Archaeal genes code for GGDEF domain proteins with diguanylate cyclase activity

A biofilm-like tightly surface-associated mode of growth of pre-cellular life protected by an extracellular matrix has been hypothesized to be a prerequisite for the emergence of cellular life and its persistence under challenging environmental conditions. Ubiquitous in Bacteria including members of the deepest branching phyla, cyclic di-GMP, a positive regulator of biofilm formation, has not yet been detected in Archaea. Thus, whether cyclic di-GMP has been present as a primordial biofilm activator in the last universal common ancestor (LUCA) of Bacteria and Archaea remains unanswered. In this work bioinformatic analysis and structural modelling identified GGDEF domain proteins present in distinct archaeal isolates and metagenome associated genomes of confirmed archaeal origin.
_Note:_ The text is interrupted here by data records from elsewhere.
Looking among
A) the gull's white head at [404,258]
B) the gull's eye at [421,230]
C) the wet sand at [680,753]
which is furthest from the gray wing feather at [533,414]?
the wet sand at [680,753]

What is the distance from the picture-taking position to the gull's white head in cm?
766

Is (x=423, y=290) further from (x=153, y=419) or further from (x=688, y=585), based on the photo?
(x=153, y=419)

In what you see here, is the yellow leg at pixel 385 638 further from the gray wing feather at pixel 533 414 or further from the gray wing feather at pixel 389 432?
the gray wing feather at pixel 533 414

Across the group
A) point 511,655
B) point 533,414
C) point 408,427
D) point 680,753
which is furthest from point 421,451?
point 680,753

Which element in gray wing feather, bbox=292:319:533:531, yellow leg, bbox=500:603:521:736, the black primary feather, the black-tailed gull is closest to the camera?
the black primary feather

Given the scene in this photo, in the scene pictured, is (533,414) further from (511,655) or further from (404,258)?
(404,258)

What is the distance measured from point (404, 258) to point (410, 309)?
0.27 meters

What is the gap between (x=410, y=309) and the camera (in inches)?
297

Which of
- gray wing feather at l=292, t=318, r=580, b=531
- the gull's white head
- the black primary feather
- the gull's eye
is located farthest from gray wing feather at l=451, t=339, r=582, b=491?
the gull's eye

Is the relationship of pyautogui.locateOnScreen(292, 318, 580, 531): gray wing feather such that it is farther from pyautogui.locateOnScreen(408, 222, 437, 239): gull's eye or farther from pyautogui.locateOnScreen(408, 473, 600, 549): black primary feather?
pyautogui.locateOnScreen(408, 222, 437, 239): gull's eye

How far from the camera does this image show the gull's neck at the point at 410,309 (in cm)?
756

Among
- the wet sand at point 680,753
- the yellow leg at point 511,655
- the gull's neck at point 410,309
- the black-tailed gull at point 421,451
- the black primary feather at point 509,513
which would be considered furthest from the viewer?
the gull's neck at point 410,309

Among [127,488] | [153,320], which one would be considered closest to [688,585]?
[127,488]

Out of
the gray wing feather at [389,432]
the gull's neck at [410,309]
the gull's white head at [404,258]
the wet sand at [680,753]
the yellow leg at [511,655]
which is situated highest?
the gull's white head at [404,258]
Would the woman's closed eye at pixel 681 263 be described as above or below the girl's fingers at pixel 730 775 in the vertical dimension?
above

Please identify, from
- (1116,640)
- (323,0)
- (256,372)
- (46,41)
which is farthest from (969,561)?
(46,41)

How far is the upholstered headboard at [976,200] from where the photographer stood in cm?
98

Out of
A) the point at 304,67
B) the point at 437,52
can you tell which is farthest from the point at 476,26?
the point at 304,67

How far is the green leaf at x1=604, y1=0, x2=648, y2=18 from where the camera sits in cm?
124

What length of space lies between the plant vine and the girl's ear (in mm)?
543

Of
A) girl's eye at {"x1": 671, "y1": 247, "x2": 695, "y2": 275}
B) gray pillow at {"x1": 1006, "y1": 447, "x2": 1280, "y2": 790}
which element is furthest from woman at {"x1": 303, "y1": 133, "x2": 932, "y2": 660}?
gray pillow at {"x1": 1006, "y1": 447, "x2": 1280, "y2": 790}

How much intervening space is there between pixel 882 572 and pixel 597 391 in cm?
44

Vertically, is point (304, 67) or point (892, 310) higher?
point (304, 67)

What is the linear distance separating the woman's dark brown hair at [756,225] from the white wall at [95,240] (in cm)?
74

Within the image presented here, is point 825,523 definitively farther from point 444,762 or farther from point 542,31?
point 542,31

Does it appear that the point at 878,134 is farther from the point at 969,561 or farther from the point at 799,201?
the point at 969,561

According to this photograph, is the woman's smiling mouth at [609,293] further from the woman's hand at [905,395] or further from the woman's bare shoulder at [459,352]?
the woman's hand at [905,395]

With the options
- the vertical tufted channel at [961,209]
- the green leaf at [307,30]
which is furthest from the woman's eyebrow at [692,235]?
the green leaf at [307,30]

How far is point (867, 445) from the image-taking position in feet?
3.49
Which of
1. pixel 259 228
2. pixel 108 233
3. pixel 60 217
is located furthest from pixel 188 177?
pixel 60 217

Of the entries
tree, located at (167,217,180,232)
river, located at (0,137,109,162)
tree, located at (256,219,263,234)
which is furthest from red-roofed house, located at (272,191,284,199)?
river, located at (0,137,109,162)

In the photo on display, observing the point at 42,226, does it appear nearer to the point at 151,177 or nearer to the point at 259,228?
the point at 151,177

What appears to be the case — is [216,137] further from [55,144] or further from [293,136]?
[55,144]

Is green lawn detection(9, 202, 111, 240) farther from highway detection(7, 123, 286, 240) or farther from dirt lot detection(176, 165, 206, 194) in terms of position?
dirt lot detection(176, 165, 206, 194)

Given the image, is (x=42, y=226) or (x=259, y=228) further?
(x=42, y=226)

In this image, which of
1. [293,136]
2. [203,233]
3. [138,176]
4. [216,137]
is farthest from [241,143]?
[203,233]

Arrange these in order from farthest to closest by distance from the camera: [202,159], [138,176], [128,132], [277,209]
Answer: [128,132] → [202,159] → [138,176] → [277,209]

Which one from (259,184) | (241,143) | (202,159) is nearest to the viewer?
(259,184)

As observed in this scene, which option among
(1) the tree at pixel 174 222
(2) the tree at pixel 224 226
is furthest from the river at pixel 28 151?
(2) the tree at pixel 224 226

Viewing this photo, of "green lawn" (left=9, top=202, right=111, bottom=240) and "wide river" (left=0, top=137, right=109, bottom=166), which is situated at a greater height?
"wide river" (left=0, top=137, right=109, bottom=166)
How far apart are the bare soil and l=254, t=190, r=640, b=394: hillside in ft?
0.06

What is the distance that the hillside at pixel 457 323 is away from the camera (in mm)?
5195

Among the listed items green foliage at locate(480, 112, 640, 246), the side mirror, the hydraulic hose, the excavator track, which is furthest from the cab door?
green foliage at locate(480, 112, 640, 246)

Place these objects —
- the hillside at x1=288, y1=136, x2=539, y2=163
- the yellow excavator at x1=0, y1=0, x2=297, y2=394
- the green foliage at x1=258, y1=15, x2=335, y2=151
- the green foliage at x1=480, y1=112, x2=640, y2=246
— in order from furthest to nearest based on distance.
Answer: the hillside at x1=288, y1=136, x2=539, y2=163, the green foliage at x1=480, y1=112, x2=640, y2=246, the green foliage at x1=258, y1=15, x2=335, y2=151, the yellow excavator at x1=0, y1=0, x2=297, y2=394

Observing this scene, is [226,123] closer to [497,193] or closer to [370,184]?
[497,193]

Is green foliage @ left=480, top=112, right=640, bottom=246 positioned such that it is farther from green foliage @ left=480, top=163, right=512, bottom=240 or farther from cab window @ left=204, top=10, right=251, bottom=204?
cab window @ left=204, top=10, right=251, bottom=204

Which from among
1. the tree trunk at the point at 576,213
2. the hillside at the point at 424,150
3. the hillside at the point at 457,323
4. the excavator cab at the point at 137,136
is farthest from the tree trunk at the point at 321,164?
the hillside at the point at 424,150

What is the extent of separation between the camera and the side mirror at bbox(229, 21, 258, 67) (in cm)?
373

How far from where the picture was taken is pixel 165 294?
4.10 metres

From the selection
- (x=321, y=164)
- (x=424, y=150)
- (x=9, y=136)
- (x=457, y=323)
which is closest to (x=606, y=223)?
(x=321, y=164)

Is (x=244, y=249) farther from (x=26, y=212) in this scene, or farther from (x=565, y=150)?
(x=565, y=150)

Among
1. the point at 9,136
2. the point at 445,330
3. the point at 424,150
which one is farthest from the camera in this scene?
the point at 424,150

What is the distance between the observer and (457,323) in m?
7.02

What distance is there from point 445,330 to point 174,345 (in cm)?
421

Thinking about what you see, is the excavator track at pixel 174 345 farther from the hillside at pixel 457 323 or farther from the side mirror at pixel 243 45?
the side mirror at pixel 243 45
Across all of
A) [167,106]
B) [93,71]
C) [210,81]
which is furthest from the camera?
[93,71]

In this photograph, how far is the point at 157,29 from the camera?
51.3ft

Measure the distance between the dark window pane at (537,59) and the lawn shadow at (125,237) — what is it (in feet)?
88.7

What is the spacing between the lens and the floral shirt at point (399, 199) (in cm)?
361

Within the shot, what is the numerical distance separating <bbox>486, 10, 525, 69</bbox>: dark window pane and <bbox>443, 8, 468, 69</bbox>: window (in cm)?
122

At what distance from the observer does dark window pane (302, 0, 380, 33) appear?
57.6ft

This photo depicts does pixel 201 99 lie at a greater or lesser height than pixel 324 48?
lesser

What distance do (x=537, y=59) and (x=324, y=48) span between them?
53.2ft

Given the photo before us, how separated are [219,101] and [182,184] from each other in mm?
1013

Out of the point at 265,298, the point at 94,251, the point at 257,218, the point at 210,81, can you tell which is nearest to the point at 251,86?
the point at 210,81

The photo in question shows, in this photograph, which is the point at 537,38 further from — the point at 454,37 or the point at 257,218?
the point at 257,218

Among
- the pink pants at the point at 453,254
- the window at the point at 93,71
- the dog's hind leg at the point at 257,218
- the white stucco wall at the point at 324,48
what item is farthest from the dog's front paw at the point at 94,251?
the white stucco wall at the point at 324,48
In particular, phenotypic and in vivo assays in combination with catalytic mutants in the heterologous Salmonella system indicated that the complex Rec-PAS/PAC-PocR-GGDEF-HD-GYP domain protein of Methanocella arvoryzae MRE50, a member of the Stenosarchaea order Methanocellales and other archaeal GGDEF domain proteins, possess diguanylate cyclase activity. While cyclic di-GMP signaling is ubiquitous in Bacteria, it can also rapidly disappear in evolution. Thus, it remains to be answered whether cyclic di-GMP signaling has been actively depleted from archaeal isolates with few synthesis genes to be sporadically maintained, whether cyclic di-GMP signaling has been secondarily introduced by horizontal gene transfer into Archaea or whether both scenarios have concomitantly occurred.